→ **AUFGABEN**
A. Beantworten Sie anhand des Textes zum Enteignungsbeschluss die folgenden Fragen.
(i) Welches Aktenzeichen trägt die Entscheidung?
(ii) In welchem Ort sitzt das Gericht?
(iii) Worauf kommt es laut dem ersten Leitsatz bei der Frage der Angemessenheit des Angebots an?
B. Zitieren Sie aus dem Text zum Enteignungsbeschluss wörtlich die Stelle, die bei „2. Soweit die“ beginnt und bei „23) (red. LS Alexander Tauchert)“ endet.
C. Schreiben Sie den Text zum Enteignungsbeschluss im Anschluss an seinen letzten Satz weiter.

:: VORLIEGENDER TEXT

Baurecht

Rechtmäßigkeit des Enteignungsbeschlusses für Zwecke des Hochwasserschutzes

Aktenzeichen  W 4 K 18.459

Datum:
9.7.2019
Rechtsgebiet:
Fundstelle:
BeckRS – 2019, 34026
Gerichtsart:
VG
Gerichtsort:
Würzburg
Rechtsweg:
Verwaltungsgerichtsbarkeit
Normen:
BayEG Art. 1, Art. 3, Art. 28, Art. 31, Art. 56

 

Leitsatz

1. Für die Frage der Angemessenheit des Angebots kommt es auf die Vertretbarkeit an und nicht darauf, ob man bei einer anderen – vielleicht ebenso vertretbaren – Bewertung auch zu einem nicht unerheblich höheren Betrag kommen kann. (Rn. 20) (red. LS Alexander Tauchert)
2. Soweit die Bindungswirkung des Planfeststellungsbeschlusses reicht, findet eine nochmalige Prüfung im Enteignungsverfahren, ebenso wie eine inhaltliche Überprüfung der vorgreiflichen Verwaltungsentscheidung, nicht mehr statt. (Rn. 23) (red. LS Alexander Tauchert)

::::
:: BEREITGESTELLTE DATEN

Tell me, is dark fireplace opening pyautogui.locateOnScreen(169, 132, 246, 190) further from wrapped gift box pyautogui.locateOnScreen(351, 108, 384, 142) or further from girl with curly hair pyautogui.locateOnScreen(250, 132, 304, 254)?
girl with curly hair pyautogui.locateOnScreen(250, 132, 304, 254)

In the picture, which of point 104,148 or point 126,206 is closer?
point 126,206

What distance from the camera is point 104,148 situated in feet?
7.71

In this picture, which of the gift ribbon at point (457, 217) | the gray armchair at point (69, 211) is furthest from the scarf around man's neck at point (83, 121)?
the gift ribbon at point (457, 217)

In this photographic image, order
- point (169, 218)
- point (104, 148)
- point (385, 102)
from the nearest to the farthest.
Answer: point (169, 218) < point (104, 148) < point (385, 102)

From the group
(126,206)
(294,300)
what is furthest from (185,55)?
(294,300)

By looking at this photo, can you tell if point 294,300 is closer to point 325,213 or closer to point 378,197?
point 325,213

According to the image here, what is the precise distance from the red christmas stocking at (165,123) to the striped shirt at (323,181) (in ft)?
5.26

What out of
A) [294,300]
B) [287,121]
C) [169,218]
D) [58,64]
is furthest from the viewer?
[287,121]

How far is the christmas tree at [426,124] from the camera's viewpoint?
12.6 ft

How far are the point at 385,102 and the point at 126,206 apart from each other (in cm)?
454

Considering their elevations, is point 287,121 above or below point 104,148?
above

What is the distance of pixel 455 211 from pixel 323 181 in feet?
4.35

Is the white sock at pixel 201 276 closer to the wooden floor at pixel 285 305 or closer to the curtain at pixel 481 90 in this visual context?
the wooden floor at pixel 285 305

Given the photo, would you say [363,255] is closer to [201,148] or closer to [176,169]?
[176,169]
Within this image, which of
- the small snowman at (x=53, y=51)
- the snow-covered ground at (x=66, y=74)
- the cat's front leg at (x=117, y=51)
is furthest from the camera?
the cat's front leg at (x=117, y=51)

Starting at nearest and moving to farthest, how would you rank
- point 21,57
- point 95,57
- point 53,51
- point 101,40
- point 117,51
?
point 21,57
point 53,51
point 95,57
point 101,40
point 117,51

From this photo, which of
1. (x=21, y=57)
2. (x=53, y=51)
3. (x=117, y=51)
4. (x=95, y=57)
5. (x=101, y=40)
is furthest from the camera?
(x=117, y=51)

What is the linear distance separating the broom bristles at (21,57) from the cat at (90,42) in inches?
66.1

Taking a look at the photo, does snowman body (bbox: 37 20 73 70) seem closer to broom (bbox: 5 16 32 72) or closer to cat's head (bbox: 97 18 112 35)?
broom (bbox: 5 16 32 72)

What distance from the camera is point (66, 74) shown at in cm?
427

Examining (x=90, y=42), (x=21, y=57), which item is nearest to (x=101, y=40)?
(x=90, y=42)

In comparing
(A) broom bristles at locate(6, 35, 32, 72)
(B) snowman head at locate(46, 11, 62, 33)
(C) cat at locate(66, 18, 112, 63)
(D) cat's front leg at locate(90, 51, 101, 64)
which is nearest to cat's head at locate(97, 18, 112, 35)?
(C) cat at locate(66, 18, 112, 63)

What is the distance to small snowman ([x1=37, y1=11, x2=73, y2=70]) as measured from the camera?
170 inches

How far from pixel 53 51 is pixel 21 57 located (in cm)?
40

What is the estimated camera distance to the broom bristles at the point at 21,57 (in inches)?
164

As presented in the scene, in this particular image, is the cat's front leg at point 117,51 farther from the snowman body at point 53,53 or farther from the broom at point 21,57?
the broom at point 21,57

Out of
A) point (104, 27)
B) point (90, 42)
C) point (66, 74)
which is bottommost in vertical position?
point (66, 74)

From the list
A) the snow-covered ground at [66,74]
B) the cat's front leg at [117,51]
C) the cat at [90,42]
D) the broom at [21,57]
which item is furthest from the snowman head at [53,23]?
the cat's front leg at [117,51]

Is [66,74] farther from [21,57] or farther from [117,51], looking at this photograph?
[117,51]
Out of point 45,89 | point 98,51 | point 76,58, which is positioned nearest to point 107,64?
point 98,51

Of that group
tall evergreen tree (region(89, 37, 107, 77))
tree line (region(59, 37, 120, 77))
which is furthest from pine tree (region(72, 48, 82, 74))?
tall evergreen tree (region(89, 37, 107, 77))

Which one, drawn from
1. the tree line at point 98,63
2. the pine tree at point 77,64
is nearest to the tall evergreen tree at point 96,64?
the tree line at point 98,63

::::
:: BEREITGESTELLTE DATEN

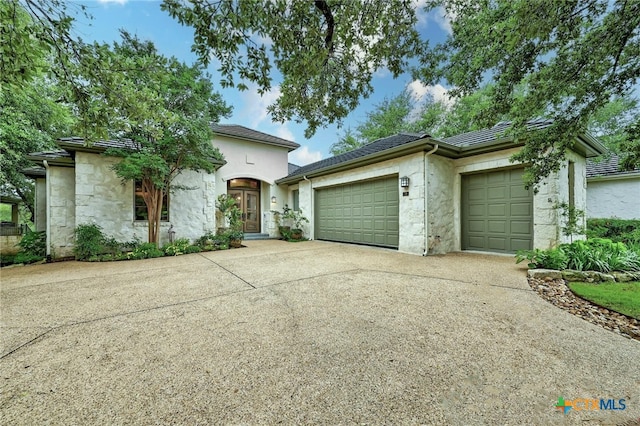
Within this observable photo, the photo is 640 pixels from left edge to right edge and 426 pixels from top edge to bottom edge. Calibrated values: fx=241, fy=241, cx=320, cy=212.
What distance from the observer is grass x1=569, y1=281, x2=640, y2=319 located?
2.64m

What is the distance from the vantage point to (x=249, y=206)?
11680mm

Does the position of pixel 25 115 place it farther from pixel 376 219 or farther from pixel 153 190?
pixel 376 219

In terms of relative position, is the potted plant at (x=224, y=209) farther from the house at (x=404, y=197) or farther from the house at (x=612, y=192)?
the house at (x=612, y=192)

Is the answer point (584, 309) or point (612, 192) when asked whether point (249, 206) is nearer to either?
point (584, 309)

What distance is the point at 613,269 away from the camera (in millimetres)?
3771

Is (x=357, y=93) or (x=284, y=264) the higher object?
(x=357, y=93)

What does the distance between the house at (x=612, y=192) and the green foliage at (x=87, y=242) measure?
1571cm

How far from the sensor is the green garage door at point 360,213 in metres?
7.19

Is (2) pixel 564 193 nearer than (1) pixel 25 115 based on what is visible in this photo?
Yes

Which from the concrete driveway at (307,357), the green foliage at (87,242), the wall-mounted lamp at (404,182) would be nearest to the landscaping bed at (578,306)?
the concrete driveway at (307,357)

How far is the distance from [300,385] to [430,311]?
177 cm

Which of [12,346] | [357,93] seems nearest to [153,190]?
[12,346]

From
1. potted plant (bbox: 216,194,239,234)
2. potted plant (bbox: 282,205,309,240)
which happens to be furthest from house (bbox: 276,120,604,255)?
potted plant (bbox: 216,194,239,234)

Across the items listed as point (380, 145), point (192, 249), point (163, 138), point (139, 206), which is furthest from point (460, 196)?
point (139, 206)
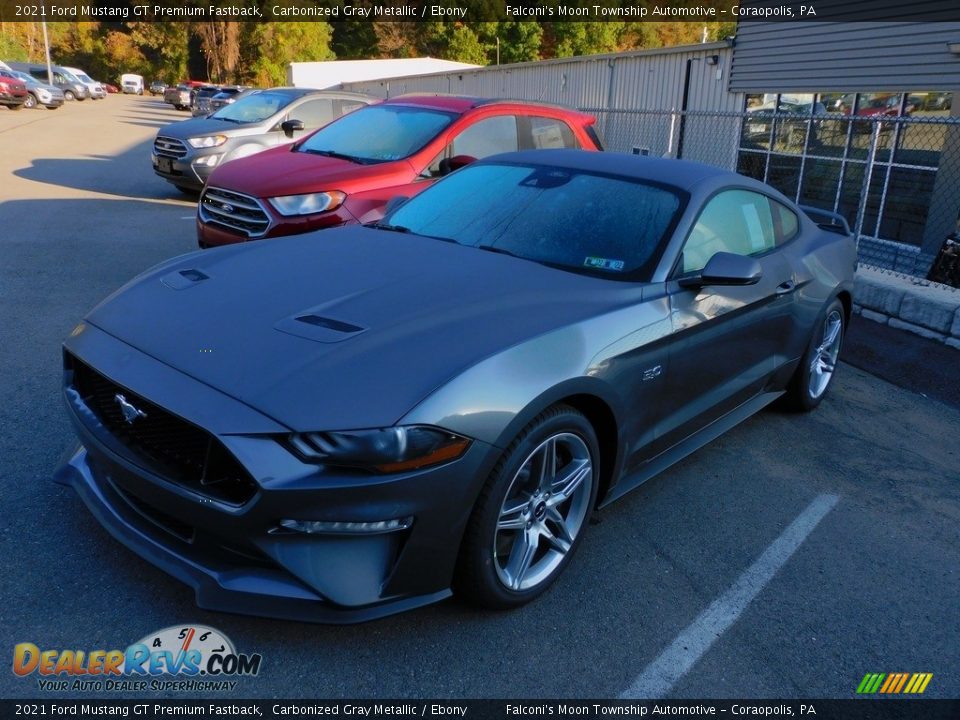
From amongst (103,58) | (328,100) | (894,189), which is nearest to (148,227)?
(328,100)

::::

→ **LÖSUNGEN**
A.
(i) W 4 K 18.459
(ii) Würzburg
(iii) Auf die Vertretbarkeit

B.
2. Soweit die Bindungswirkung des Planfeststellungsbeschlusses reicht, findet eine nochmalige Prüfung im Enteignungsverfahren, ebenso wie eine inhaltliche Überprüfung der vorgreiflichen Verwaltungsentscheidung, nicht mehr statt. (Rn. 23) (red. LS Alexander Tauchert)

C.
Tenor

I. Die Klage wird abgewiesen.
II. Die Klägerin hat die Kosten des Verfahrens einschließlich der außergerichtlichen Aufwendungen des Beigeladenen zu tragen.
III. Das Urteil ist wegen der Kosten vorläufig vollstreckbar. Die Klägerin kann die Vollstreckung durch Sicherheitsleistung in Höhe des zu vollstreckenden Betrages abwenden, wenn nicht der jeweilige Kostengläubiger vorher in gleicher Höhe Sicherheit leistet.

Gründe

Streitgegenstand im vorliegenden Verfahren ist der Enteignungsbeschluss des Landratsamts A. vom 28. Februar 2018, mit dem das Eigentum am Grundstück Fl.Nr. … der Gemarkung F., welches der Klägerin gehört, belastet wurde mit einer beschränkten persönlichen Dienstbarkeit. Die Klägerin begehrt die Aufhebung dieses Beschlusses.
Die von ihr aus diesem Grund erhobene Klage ist zwar zulässig, aber unbegründet. Der Enteignungsbeschluss des Landratsamtes A. vom 28. Februar 2018 ist rechtmäßig und verletzt die Klägerin nicht in ihren Rechten (§ 113 Abs. 1 Satz 1 VwGO).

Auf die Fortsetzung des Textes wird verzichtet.